I would like to strip all of the the punctuations (except the dot) from the beginning and end of a string, but not in the middle of it.

For instance for an original string:

@#%%.Hol$a.A.$%

I would like to get the word .Hol$aA removed from the end and beginning but not from the middle of the word.

Another example could be for the string:

@#%%...&Hol$a.A....$%

In this case the returned string should be ..&Hol$aA... because we do not care if the allowed characters are repeated.

The idea is to remove all of the punctuations( except the dot ) just at the beginning and end of the word. A word is defined as \\w and/or a .

A practical example is the string 'Barnes&Nobles' . For text analysis is important to recognize Barnes&Nobles as a single entity, but without the '

How to accomplish the goal using Regex?

Answer 1

Use this simple and easily adaptable regex:

[\w.].*[\w.]

It will match exactly your desired result, nothing more.

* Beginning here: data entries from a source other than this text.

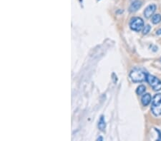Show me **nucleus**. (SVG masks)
Masks as SVG:
<instances>
[{
  "mask_svg": "<svg viewBox=\"0 0 161 141\" xmlns=\"http://www.w3.org/2000/svg\"><path fill=\"white\" fill-rule=\"evenodd\" d=\"M161 21V15L159 14H155L154 16L152 18V22H153L154 24H158Z\"/></svg>",
  "mask_w": 161,
  "mask_h": 141,
  "instance_id": "nucleus-9",
  "label": "nucleus"
},
{
  "mask_svg": "<svg viewBox=\"0 0 161 141\" xmlns=\"http://www.w3.org/2000/svg\"><path fill=\"white\" fill-rule=\"evenodd\" d=\"M130 27L135 32H140L144 27V21L140 17H134L130 22Z\"/></svg>",
  "mask_w": 161,
  "mask_h": 141,
  "instance_id": "nucleus-3",
  "label": "nucleus"
},
{
  "mask_svg": "<svg viewBox=\"0 0 161 141\" xmlns=\"http://www.w3.org/2000/svg\"><path fill=\"white\" fill-rule=\"evenodd\" d=\"M145 86L143 85H141L140 86L138 87V89H137V91H136V93L138 95H142L144 93H145Z\"/></svg>",
  "mask_w": 161,
  "mask_h": 141,
  "instance_id": "nucleus-10",
  "label": "nucleus"
},
{
  "mask_svg": "<svg viewBox=\"0 0 161 141\" xmlns=\"http://www.w3.org/2000/svg\"><path fill=\"white\" fill-rule=\"evenodd\" d=\"M146 80L154 91H160L161 89V80L158 79L157 77L148 74Z\"/></svg>",
  "mask_w": 161,
  "mask_h": 141,
  "instance_id": "nucleus-4",
  "label": "nucleus"
},
{
  "mask_svg": "<svg viewBox=\"0 0 161 141\" xmlns=\"http://www.w3.org/2000/svg\"><path fill=\"white\" fill-rule=\"evenodd\" d=\"M105 127H106V123L105 118H104V116H101V118L100 119V121L98 123V128L100 131H104L105 129Z\"/></svg>",
  "mask_w": 161,
  "mask_h": 141,
  "instance_id": "nucleus-8",
  "label": "nucleus"
},
{
  "mask_svg": "<svg viewBox=\"0 0 161 141\" xmlns=\"http://www.w3.org/2000/svg\"><path fill=\"white\" fill-rule=\"evenodd\" d=\"M142 6V2L140 0H135L133 1L130 6L129 10L130 12H135L138 11Z\"/></svg>",
  "mask_w": 161,
  "mask_h": 141,
  "instance_id": "nucleus-6",
  "label": "nucleus"
},
{
  "mask_svg": "<svg viewBox=\"0 0 161 141\" xmlns=\"http://www.w3.org/2000/svg\"><path fill=\"white\" fill-rule=\"evenodd\" d=\"M151 111L155 116L161 115V93H158L153 98L151 106Z\"/></svg>",
  "mask_w": 161,
  "mask_h": 141,
  "instance_id": "nucleus-2",
  "label": "nucleus"
},
{
  "mask_svg": "<svg viewBox=\"0 0 161 141\" xmlns=\"http://www.w3.org/2000/svg\"><path fill=\"white\" fill-rule=\"evenodd\" d=\"M151 101V96L149 94V93H145V95L142 96L141 102L142 105L144 106H147L149 105Z\"/></svg>",
  "mask_w": 161,
  "mask_h": 141,
  "instance_id": "nucleus-7",
  "label": "nucleus"
},
{
  "mask_svg": "<svg viewBox=\"0 0 161 141\" xmlns=\"http://www.w3.org/2000/svg\"><path fill=\"white\" fill-rule=\"evenodd\" d=\"M156 34H158V35H160V34H161V29H158V30L157 31V32H156Z\"/></svg>",
  "mask_w": 161,
  "mask_h": 141,
  "instance_id": "nucleus-12",
  "label": "nucleus"
},
{
  "mask_svg": "<svg viewBox=\"0 0 161 141\" xmlns=\"http://www.w3.org/2000/svg\"><path fill=\"white\" fill-rule=\"evenodd\" d=\"M147 74L140 69H134L131 71L130 74V77L131 80L135 83H140L143 82L147 79Z\"/></svg>",
  "mask_w": 161,
  "mask_h": 141,
  "instance_id": "nucleus-1",
  "label": "nucleus"
},
{
  "mask_svg": "<svg viewBox=\"0 0 161 141\" xmlns=\"http://www.w3.org/2000/svg\"><path fill=\"white\" fill-rule=\"evenodd\" d=\"M155 10H156V5L154 4L149 5V6L146 7L145 11H144L145 16L146 18H150L153 14H154Z\"/></svg>",
  "mask_w": 161,
  "mask_h": 141,
  "instance_id": "nucleus-5",
  "label": "nucleus"
},
{
  "mask_svg": "<svg viewBox=\"0 0 161 141\" xmlns=\"http://www.w3.org/2000/svg\"><path fill=\"white\" fill-rule=\"evenodd\" d=\"M151 27L150 25H146L145 26V27H144L143 31H142V32H143V34H147L148 33L150 32V31H151Z\"/></svg>",
  "mask_w": 161,
  "mask_h": 141,
  "instance_id": "nucleus-11",
  "label": "nucleus"
}]
</instances>
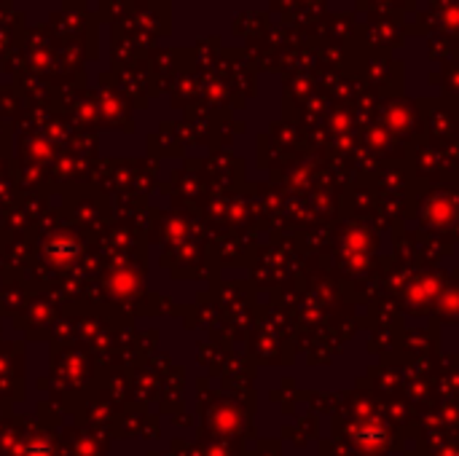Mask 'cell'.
I'll return each mask as SVG.
<instances>
[{"label":"cell","instance_id":"6da1fadb","mask_svg":"<svg viewBox=\"0 0 459 456\" xmlns=\"http://www.w3.org/2000/svg\"><path fill=\"white\" fill-rule=\"evenodd\" d=\"M352 438L363 449H379L382 443H387V427L377 419H368V422H360L352 427Z\"/></svg>","mask_w":459,"mask_h":456}]
</instances>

• [\\w.] matches any alphanumeric character and the dot
• .* matches any character (except newline normally)
• [\\w.] matches any alphanumeric character and the dot

To change the delimiters, simply change the set of allowed characters inside the [] brackets.

Check this regex out on regex101.com

import re
data = '@#%%.Hol$a.A.$%'
pattern = r'[\w.].*[\w.]'
print(re.search(pattern, data).group(0))
# Output: .Hol$a.A.

Answer 2

Depending on what you mean with striping the punctuation, you can adapt the following code :

import re
res = re.search(r"^[^.]*(.[^.]*.([^.]*.)*?)[^.]*$", "@#%%.Hol$a.A.$%")
mystr = res.group(1)

This will strip everything before and after the dot in the expression. Warning, you will have to check if the result is different of None, if the string doesn't match.